This seems like a cloud-init issue given that cc_grub_dpkg.py exists in the first place to patch the grub-pc debconf key in cloud environments.
On the flip side, the GRUB prompt and shim-signed bug linked above could mean a fix should be elsewhere, maybe even in the Azure "gen 1" Ubuntu image. grub-efi* and shim-signed are marked as 'essential' packages in APT.

Apologies I don't have the full cloud-init logs, I may need to setup a test environment to collect them.

This issue may have existed for months. We only detected it after OS disks on new Azure VMs started to receive new serial IDs, a change I was unable to trace. Other factors triggered this for us recently.

@ubuntu-server-builder
Copy link
Collaborator Author

Launchpad user Brett Holman(holmanb) wrote on 2023-03-31T21:33:31.033023+00:00

Thanks for reporting this bug Adrien. I'm still working to understand what is happening here - in the meantime, I'm curious if, as a workaround, disabling this module might resolve your issue.

The following provided to your instance on first boot would disable this module:

#cloud-config
grub_dpkg:
enabled: false

@ubuntu-server-builder
Copy link
Collaborator Author

Launchpad user Chad Smith(chad.smith) wrote on 2023-04-05T21:46:43.139595+00:00

Thanks for the bug links to both related bug discussions and prior cloud-init commits in this space. I've marked incomplete as bug status in hopes of feedback from Adrien on either:

Please do set this bug back to 'New' status above once you are able to provide feedback on either of those options to bump this back on our radar for triage review and debugging further

@ubuntu-server-builder
Copy link
Collaborator Author

Launchpad user Adrien Siebert(r-asiebert) wrote on 2023-04-10T18:05:12.737746+00:00

@brett, grub_dpkg is behaving properly so I wouldn't disable it.
Arguably, it doesn't do 'enough' to fix such situations, as it only fixes the grub-pc (BIOS) or grub-efi debconf keys (only grub-pc before #2029), and somehow in our case both the BIOS and EFI keys need an update.

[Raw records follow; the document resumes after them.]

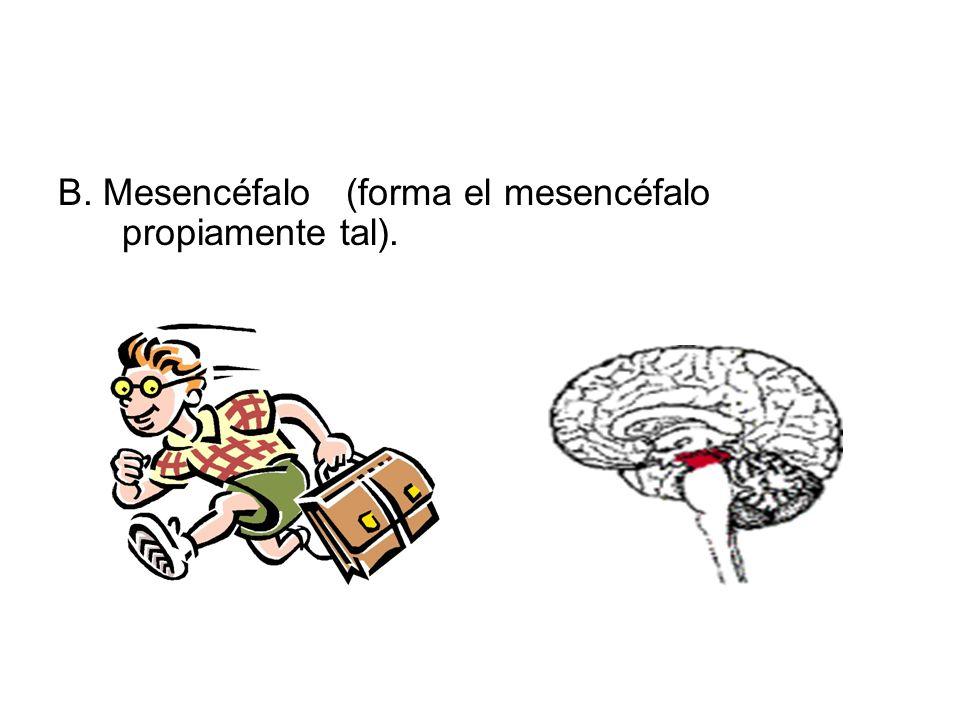 El sistema nervioso central se divide 3 tipos de vesículas: A. Prosencéfalo: 1. Telencéfalo (forma los hemisferios cerebrales –corteza cerebral- neoco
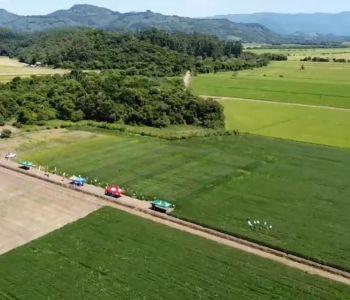 Dia de campo destaca manejo da soja em parceria com a Cooperja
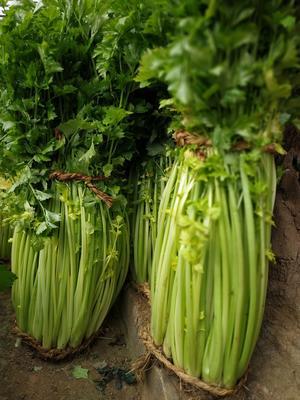 山东省青岛市平度市马家沟芹菜 60cm以上 0.5斤以下 大棚种植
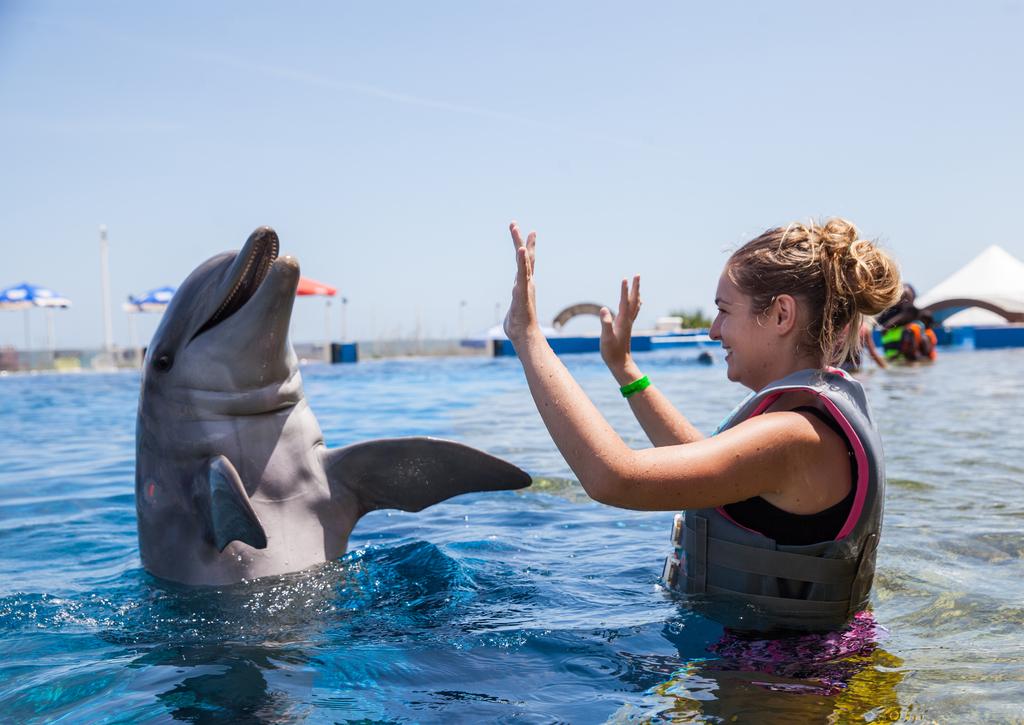 Marine Dolphin Adventure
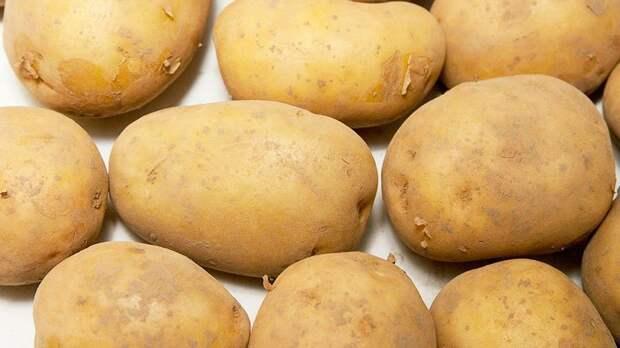 Юрист рассказал, когда за посадку картофеля могут оштрафовать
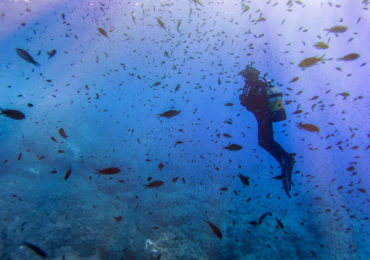 Scuba diving in Ibiza for amateur / professional divers and tekkies
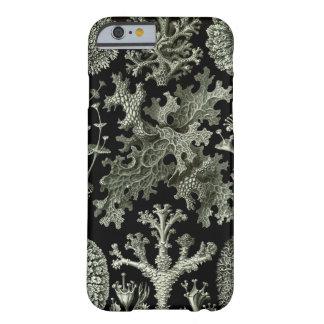 Caso del iPhone 6 de Haeckel - Lichenes Funda Para iPhone 6 Barely There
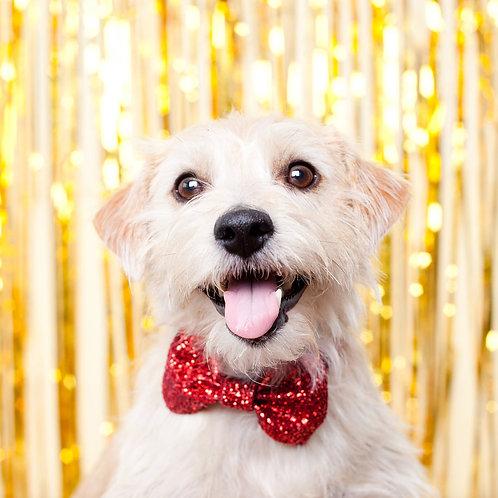 Red Glitter Dog Party Bow Tie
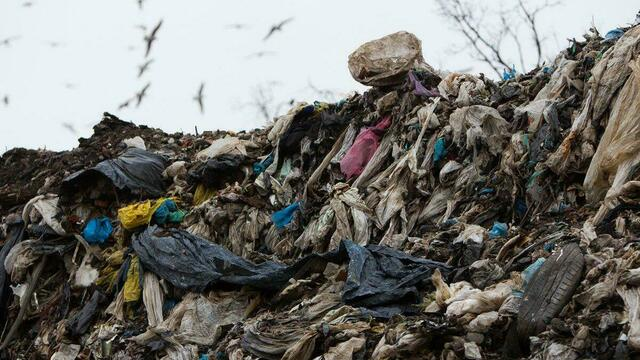 Вытряхивали отходы на улицу: как бунтовали калининградские мусороперевозчики, оставшиеся без контрактов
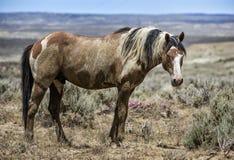 Piaska obmycia basenu dzikiego konia portret Zdjęcia Stock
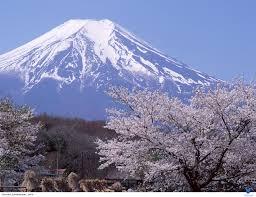 TOKYO – NÚI PHÚ SỸ - HỒ KAWAGUCHI LAVENDER – KYOTO - OSAKA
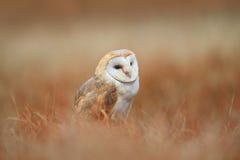 Retrato da coruja de celeiro de assento na grama clara Foto de Stock Royalty Free
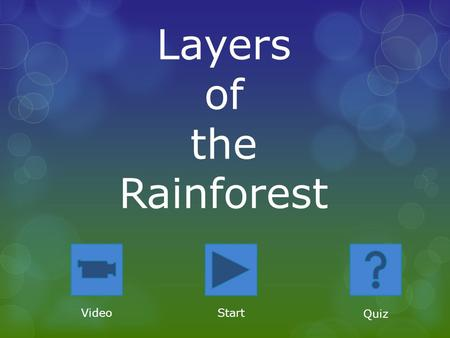 Layers of the Rainforest VideoStart Quiz. Four Layers Forest FloorUnderstory Canopy Emergent.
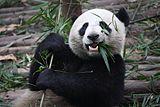 Giant Panda Eating.jpg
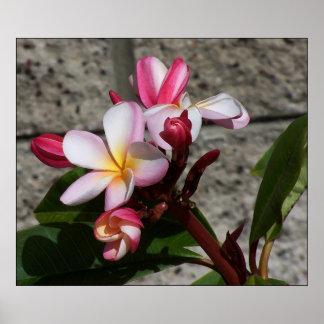 Impresión de las flores del Plumeria Poster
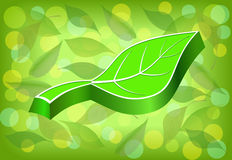 Embossed green leaf. Stock Images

I've got some time today and may try to get a clean VM with the issue to collect logs

@ubuntu-server-builder
Copy link
Collaborator Author

Launchpad user Adrien Siebert(r-asiebert) wrote on 2023-04-10T19:32:23.138478+00:00

I've reproduced this on Azure with an updated image, Ubuntu Jammy / 22.04 with cloud-init 23.1.1-0ubuntu0~22.04.1

This should be a much easier example to follow along -- the cloud-init log TARs are included for the two VMs involved.
Summary of steps done in the Azure Portal:

  • First VM created from Jammy image at 2023-04-10 18:19
  • Simulated a shim-signed package upgrade -- grub-efi debconf gets set.
  • Captured this VM as an image
  • Second VM created from custom image at 2023-04-10 18:34
  • Simulated shim-signed upgrade -- breaks on grub-efi disk mismatch.

Notes about the TAR archives:

  • The logs from the second VM contain the logs from the first VM that were packaged in the image.
  • Some Azure metadata present in cloud-init data (e.g. Azure subscription) are redacted.
  • Logs may contain additional dpkg/apt activity from me poking around.

Accompanying notes and logs:

The first VM was created from image "Ubuntu Server 22.04 LTS - Gen1" (publisher/offer/sku: canonical / 0001-com-ubuntu-server-jammy / 22_04-lts) with default settings ("Premium SSD" OS disk) except for restricted networking.

(2023-04-10 18:19, adrien-test-cloud-init-imaging)

root@adrien-test-cloud-init-imaging:/home/azureuser# ls -la /dev/disk/by-id/ | grep part15; debconf-show grub-pc | egrep "grub-efi/install_devices:|grub-pc/install_devices:"; grep "Setting grub debconf-set-selections" /var/log/cloud-init.log
lrwxrwxrwx 1 root root  11 Apr 10 18:19 scsi-14d53465420202020e0488e713b6c5e4286129c7255dd721f-part15 -> ../../sdb15
lrwxrwxrwx 1 root root  11 Apr 10 18:19 scsi-360022480e0488e713b6c9c7255dd721f-part15 -> ../../sdb15
lrwxrwxrwx 1 root root  11 Apr 10 18:19 wwn-0x60022480e0488e713b6c9c7255dd721f-part15 -> ../../sdb15
* grub-pc/install_devices: /dev/disk/by-id/scsi-14d53465420202020e0488e713b6c5e4286129c7255dd721f
  grub-efi/install_devices:
2023-04-10 18:20:03,717 - cc_grub_dpkg.py[DEBUG]: Setting grub debconf-set-selections with '/dev/disk/by-id/scsi-14d53465420202020e0488e713b6c5e4286129c7255dd721f','false'

Nominal: grub-efi debconf not present yet, grub-pc from cloud-init.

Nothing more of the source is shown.